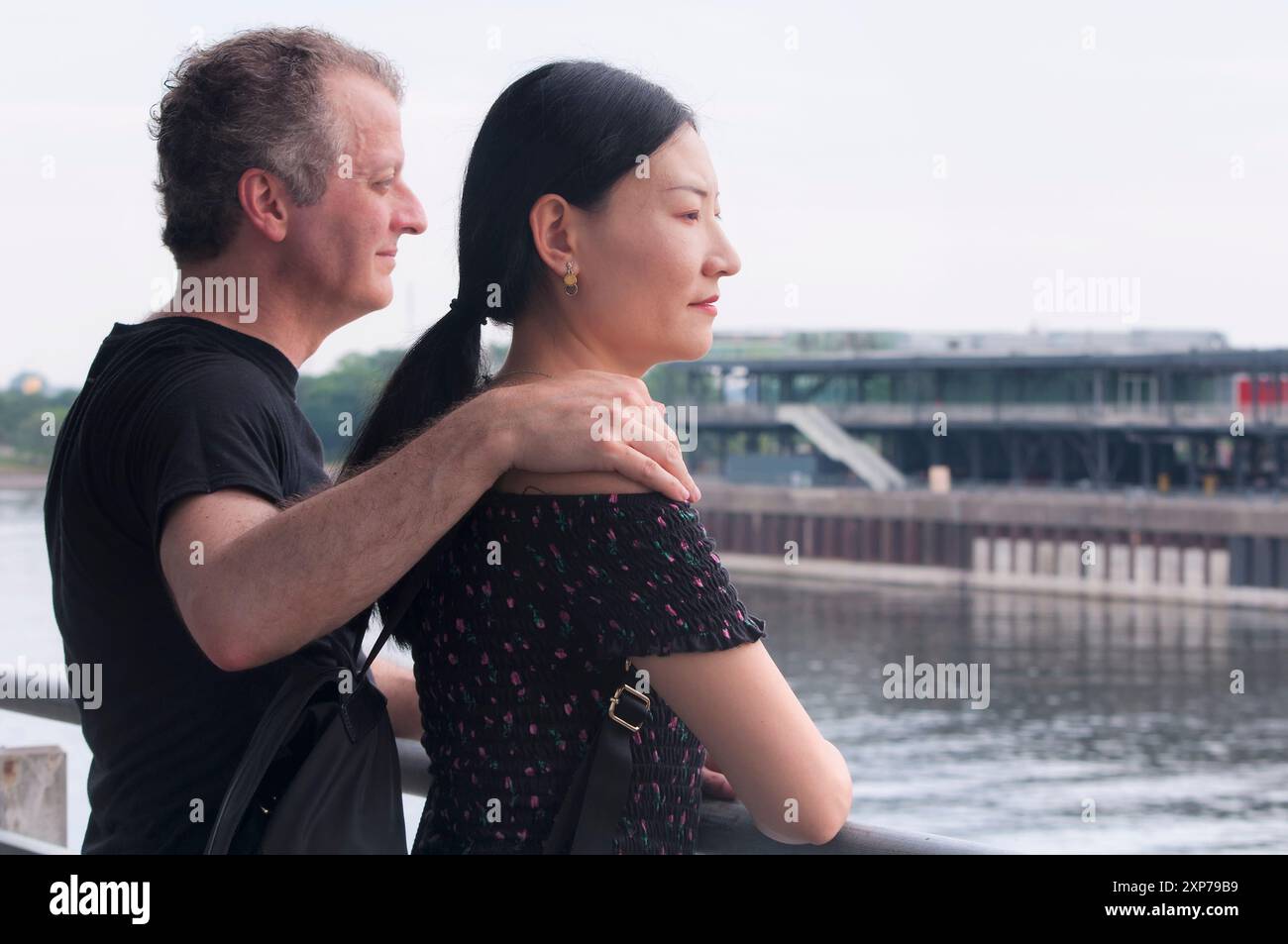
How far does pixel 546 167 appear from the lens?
77.8 inches

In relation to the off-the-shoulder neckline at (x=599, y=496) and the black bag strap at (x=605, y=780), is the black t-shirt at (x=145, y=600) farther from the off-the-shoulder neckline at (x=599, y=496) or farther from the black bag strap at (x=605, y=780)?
the black bag strap at (x=605, y=780)

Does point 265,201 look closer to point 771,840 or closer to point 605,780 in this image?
point 605,780

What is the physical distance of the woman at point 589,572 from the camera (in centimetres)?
177

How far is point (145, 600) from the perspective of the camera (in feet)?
6.98

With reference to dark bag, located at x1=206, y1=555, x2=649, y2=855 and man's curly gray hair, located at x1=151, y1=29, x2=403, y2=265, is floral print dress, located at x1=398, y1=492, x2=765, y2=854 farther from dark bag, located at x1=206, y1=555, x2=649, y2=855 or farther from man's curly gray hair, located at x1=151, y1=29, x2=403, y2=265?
man's curly gray hair, located at x1=151, y1=29, x2=403, y2=265

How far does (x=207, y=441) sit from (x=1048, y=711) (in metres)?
48.0

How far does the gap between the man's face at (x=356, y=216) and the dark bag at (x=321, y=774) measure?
2.13ft

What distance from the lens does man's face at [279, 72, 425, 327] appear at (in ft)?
7.80

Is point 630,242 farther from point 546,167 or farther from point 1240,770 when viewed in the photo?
point 1240,770

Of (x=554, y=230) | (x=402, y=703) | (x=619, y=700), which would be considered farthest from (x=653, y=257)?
(x=402, y=703)

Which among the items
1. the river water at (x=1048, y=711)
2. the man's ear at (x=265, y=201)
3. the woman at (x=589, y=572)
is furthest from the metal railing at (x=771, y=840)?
the river water at (x=1048, y=711)

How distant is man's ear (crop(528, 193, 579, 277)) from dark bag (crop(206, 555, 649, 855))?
421 mm
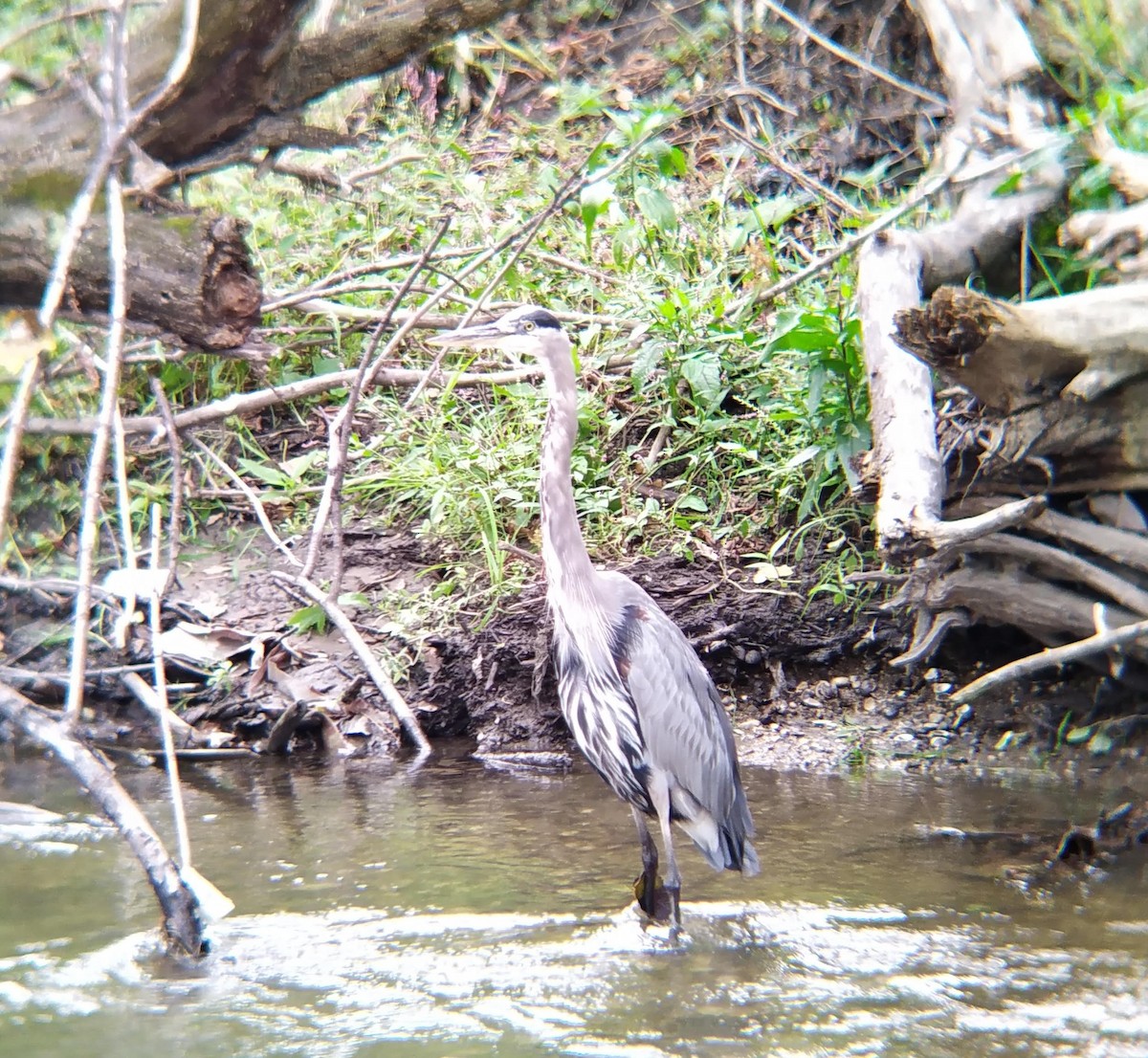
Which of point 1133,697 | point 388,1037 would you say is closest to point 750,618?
point 1133,697

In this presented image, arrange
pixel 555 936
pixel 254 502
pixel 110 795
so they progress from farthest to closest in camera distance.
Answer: pixel 254 502 → pixel 555 936 → pixel 110 795

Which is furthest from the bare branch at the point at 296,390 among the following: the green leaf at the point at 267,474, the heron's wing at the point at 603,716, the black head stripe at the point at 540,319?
the heron's wing at the point at 603,716

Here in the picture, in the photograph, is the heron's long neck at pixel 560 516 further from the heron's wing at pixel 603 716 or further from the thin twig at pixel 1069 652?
the thin twig at pixel 1069 652

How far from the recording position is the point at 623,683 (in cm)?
390

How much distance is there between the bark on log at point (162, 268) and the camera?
3250mm

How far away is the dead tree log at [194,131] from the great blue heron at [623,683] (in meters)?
0.80

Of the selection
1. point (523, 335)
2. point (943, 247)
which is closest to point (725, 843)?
point (523, 335)

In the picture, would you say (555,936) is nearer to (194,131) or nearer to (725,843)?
(725,843)

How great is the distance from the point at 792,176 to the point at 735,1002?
4.78 meters

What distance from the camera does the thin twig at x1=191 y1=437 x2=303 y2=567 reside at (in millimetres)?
5137

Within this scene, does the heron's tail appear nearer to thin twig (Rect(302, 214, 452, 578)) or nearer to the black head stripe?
the black head stripe

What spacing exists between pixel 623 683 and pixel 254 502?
83.0 inches

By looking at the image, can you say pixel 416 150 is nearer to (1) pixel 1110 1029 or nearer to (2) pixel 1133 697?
(2) pixel 1133 697

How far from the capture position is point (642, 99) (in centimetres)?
755
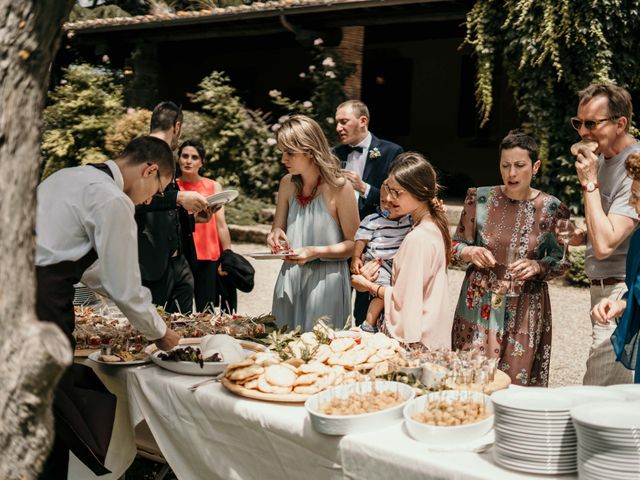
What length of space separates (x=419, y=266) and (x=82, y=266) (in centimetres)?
129

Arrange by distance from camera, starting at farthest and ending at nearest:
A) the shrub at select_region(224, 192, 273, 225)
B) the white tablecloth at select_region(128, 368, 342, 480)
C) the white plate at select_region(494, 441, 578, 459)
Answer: the shrub at select_region(224, 192, 273, 225), the white tablecloth at select_region(128, 368, 342, 480), the white plate at select_region(494, 441, 578, 459)

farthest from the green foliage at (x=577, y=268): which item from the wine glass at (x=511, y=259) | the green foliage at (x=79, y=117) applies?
the green foliage at (x=79, y=117)

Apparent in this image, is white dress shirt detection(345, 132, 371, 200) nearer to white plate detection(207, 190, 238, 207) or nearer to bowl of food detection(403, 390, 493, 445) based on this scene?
white plate detection(207, 190, 238, 207)

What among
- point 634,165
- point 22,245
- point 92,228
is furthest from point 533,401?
point 92,228

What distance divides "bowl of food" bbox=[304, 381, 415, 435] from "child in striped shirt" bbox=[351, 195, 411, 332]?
1254 mm

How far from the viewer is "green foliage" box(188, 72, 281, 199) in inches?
508

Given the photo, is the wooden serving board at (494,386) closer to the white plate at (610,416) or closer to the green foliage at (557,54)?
the white plate at (610,416)

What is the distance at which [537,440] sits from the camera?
2.02m

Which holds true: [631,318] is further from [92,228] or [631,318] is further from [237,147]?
[237,147]

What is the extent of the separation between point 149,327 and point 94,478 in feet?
2.02

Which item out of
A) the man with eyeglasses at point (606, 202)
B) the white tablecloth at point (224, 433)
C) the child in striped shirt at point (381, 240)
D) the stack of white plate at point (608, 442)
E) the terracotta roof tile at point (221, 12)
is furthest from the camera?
the terracotta roof tile at point (221, 12)

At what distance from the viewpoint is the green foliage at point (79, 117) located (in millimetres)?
14117

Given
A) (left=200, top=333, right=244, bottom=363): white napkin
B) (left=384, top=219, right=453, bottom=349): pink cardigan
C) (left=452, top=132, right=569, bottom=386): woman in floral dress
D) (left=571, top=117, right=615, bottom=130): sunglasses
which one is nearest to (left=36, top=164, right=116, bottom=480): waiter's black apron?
(left=200, top=333, right=244, bottom=363): white napkin

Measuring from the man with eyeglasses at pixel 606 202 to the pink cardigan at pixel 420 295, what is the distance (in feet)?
2.12
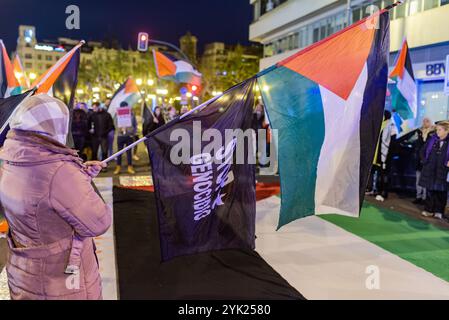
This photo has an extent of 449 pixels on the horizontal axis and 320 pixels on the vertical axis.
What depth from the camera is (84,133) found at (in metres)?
11.9

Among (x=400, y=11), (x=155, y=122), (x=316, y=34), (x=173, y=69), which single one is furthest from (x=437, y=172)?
(x=316, y=34)

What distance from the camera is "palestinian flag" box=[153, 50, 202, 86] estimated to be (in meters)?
14.1

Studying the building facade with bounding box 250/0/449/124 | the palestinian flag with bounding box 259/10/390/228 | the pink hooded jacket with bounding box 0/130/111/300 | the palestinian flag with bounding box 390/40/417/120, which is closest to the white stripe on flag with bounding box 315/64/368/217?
the palestinian flag with bounding box 259/10/390/228

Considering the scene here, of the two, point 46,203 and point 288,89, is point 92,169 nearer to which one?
point 46,203

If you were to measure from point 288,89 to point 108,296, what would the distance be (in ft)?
9.22

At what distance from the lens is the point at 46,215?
2154 millimetres

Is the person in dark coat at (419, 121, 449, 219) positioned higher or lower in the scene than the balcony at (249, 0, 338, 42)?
lower

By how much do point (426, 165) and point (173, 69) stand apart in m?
9.23

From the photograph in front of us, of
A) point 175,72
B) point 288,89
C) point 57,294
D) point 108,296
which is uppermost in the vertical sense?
point 175,72

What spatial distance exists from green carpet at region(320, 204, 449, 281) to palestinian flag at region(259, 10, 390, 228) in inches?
56.0

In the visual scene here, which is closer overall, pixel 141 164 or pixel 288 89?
pixel 288 89

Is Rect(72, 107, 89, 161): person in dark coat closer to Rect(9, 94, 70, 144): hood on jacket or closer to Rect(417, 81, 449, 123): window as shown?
Rect(9, 94, 70, 144): hood on jacket
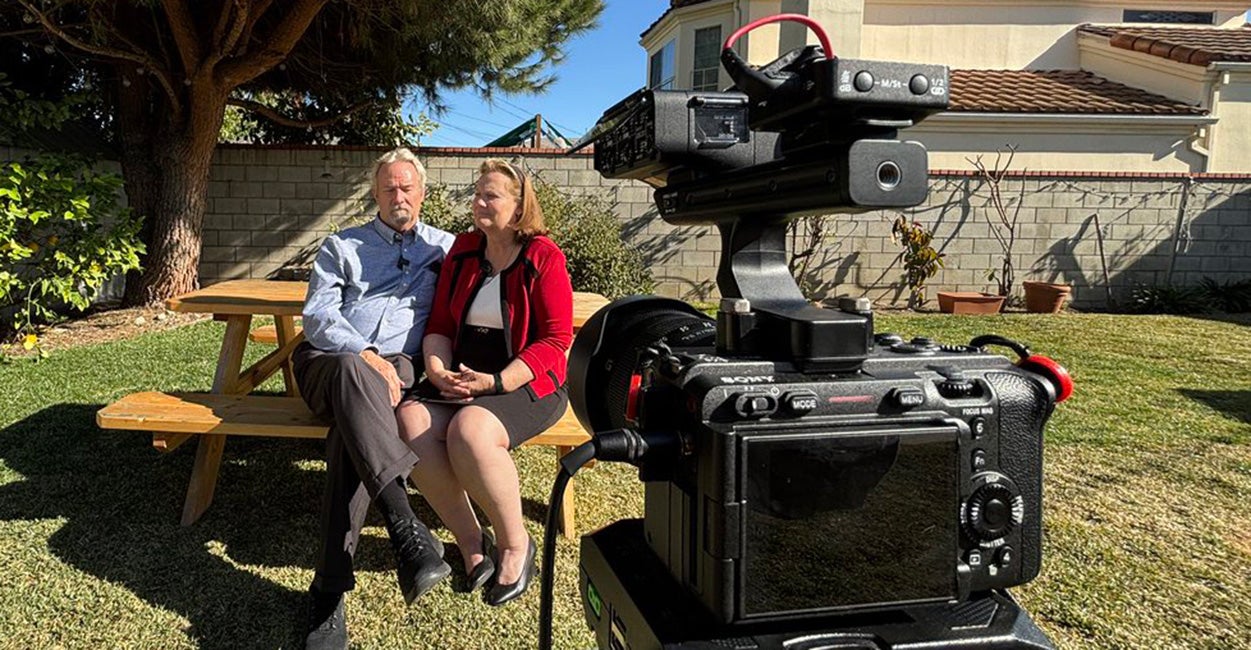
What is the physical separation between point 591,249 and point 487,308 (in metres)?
4.48

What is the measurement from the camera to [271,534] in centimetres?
251

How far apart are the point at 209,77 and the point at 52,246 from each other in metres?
1.67

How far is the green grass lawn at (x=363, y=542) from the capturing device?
2014 mm

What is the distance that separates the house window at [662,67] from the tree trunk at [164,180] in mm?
7566

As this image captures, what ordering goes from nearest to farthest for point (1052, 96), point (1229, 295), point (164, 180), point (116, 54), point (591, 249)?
point (116, 54), point (164, 180), point (591, 249), point (1229, 295), point (1052, 96)

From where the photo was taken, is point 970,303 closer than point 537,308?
No

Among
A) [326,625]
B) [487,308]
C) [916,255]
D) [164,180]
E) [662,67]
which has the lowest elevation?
[326,625]

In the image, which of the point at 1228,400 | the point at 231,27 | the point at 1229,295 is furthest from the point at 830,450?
the point at 1229,295

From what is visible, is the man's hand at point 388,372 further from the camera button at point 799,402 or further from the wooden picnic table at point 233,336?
the camera button at point 799,402

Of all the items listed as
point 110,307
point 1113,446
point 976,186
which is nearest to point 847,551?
point 1113,446

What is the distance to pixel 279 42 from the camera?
5.70m

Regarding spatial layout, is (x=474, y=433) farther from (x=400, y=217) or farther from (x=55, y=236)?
(x=55, y=236)

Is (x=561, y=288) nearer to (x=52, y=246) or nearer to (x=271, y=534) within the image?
(x=271, y=534)

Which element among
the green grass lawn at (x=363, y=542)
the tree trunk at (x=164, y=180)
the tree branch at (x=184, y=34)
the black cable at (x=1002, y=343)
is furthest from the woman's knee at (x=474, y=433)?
the tree trunk at (x=164, y=180)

* * * *

Description of the task: Only the lines from the one containing "From what is" to the end of the data should be printed, exactly as they stand.

Task answer:
From what is visible, is the man's hand at point 388,372 further from the camera button at point 799,402 or further from the wooden picnic table at point 233,336?
the camera button at point 799,402

Of all the items listed as
point 110,307
point 1113,446
point 976,186
which is nearest to point 847,551?
point 1113,446

What is the distance to pixel 279 42 from the camera?
5.70m

Regarding spatial layout, is (x=474, y=433) farther from (x=400, y=217) or farther from (x=55, y=236)?
(x=55, y=236)

Is (x=561, y=288) nearer to (x=52, y=246) or nearer to (x=271, y=534) within the image?
(x=271, y=534)

Which element among
the green grass lawn at (x=363, y=542)
the tree trunk at (x=164, y=180)
the tree branch at (x=184, y=34)
the black cable at (x=1002, y=343)
is furthest from the woman's knee at (x=474, y=433)?
the tree trunk at (x=164, y=180)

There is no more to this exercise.